Some shots of the interior after a re-trim.










Napa Leather, feels very nice. :chuckle:


















Wrapped the steering wheel too.









Alcantara roof trim. Maybe should have gone black instead.









Got the GT-R logo stitched onto the seats.









On to the door trim too.


----------



## Trev (Nov 1, 2003)

Lovely work :bowdown1:


----------



## hodgie (Oct 23, 2003)

Very tidy.


----------



## frostmotorsport (Aug 10, 2007)

uke: hideous.

Kidding!!! it looks lovely - I'd love to re-trim my 33 interior, but I'm sccared to even ask for a quote!!


----------



## kismetcapitan (Nov 25, 2005)

I really want to get my R32 interior looking factor fresh. Maybe on the car's 20th birthday 

I've always put it off as it's a fair bit of money for something that's not performance related, but on the other hand, anytime you use the car, you're in it.

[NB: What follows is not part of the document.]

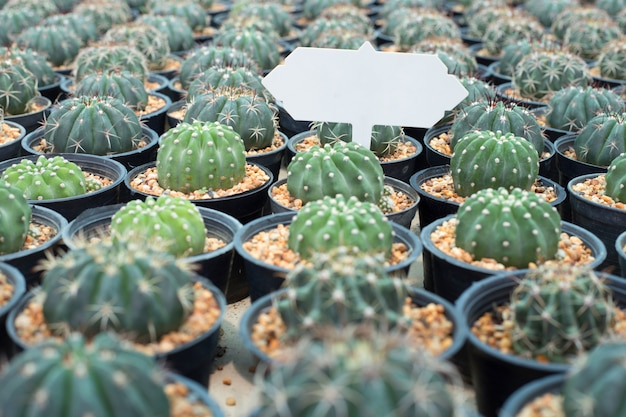 Pattern of clay pots cactus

I once came to the same sort of realization about bedding. I always skimped on bedding until one day it occurred to me that I was spending 1/3rd of my life in the thing. So I went whole hog on beds and sheets and whatnot until I got married. The wife likes it spartan (hell, she slept on the FLOOR for much of her childhood) so no more of that posh and cozy bedstuff for me.


----------



## Bakes12 (Oct 28, 2007)

Thats HOT man! Love it!


----------



## Hugo (Oct 1, 2007)

WOW that looks superb. So next to Robson there is another company capable of doing a decent retrim! 
Did you do it locally?

No folds, everything super tight, fantastic!


----------



## agent-x (Jul 26, 2008)

looks beautiful mate


----------



## Cris (Sep 17, 2007)

Hugo said:


> WOW that looks superb. So next to Robson there is another company capable of doing a decent retrim!
> Did you do it locally?
> 
> No folds, everything super tight, fantastic!

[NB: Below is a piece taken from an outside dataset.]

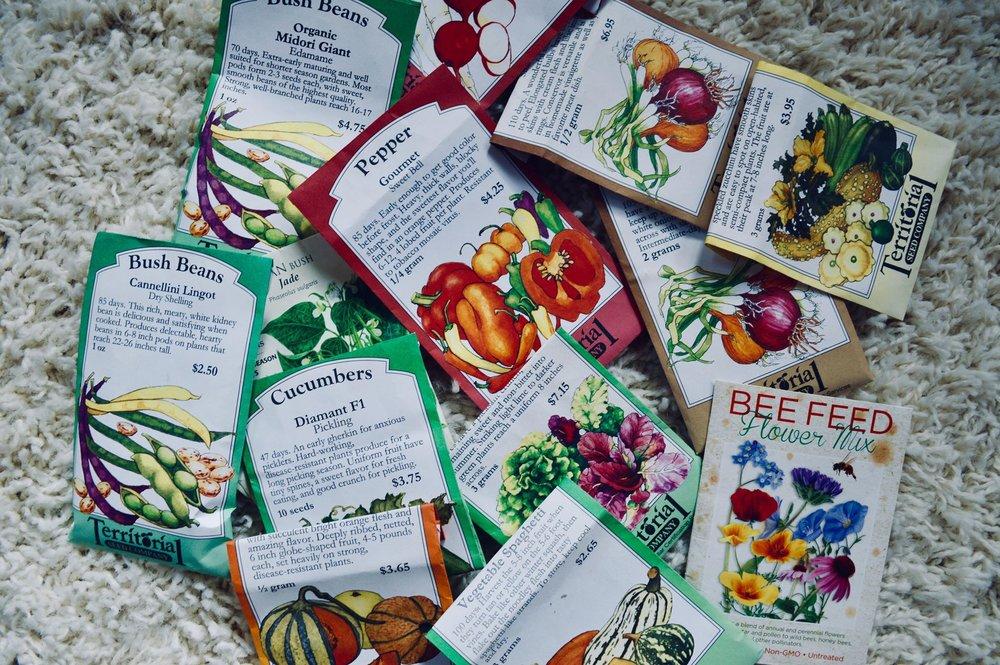 territorial seed company, garden seeds, vegetable seeds, wildflower seeds, garden planning, homesteading, gardening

Mine was done in the UK and I'd say that the work is just as good.

I done have the Alcantara headlining though - that is very nice.

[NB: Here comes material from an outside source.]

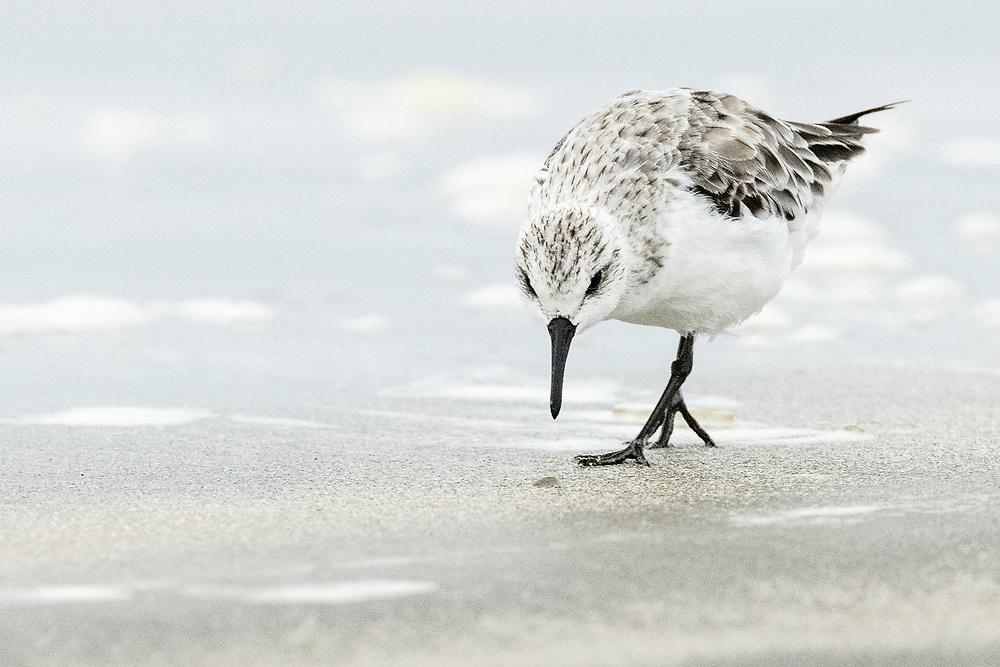 Calidris alba, Galveston Island, Texas, April 2021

:thumbsup: The white/colour-coded inserts really work well. Wasn't sure initially but it after seeing a couple of the pictures it works very nicely.


----------



## mongoose (May 22, 2007)

That's really top notch quality work!


----------



## matty32 (Dec 18, 2005)

good work soldier!


----------



## Mikster (Feb 17, 2006)

Wow....very nice


----------



## Mikeydinho (Jan 30, 2009)

Wow!!!!!


----------



## DarkChild (Nov 5, 2004)

Thanks guys!  Much appreciated.




Hugo said:


> WOW that looks superb. So next to Robson there is another company capable of doing a decent retrim!
> Did you do it locally?
> 
> No folds, everything super tight, fantastic!


Yup, I got it done locally. They do re-trims for exotics so I reckon they know what they're doing. :chuckle:


----------



## mrpsychopath (Aug 2, 2009)

very nice :bowdown1:


----------



## Tarmac Attack (Oct 2, 2008)

kismetcapitan said:


> I've always put it off as it's a fair bit of money for something that's not performance related, but on the other hand, anytime you use the car, you're in it.


I know just what you mean. I'm all about mechanicals, but the interior is dually important to me because of that fact - I'm constantly sitting in the thing! 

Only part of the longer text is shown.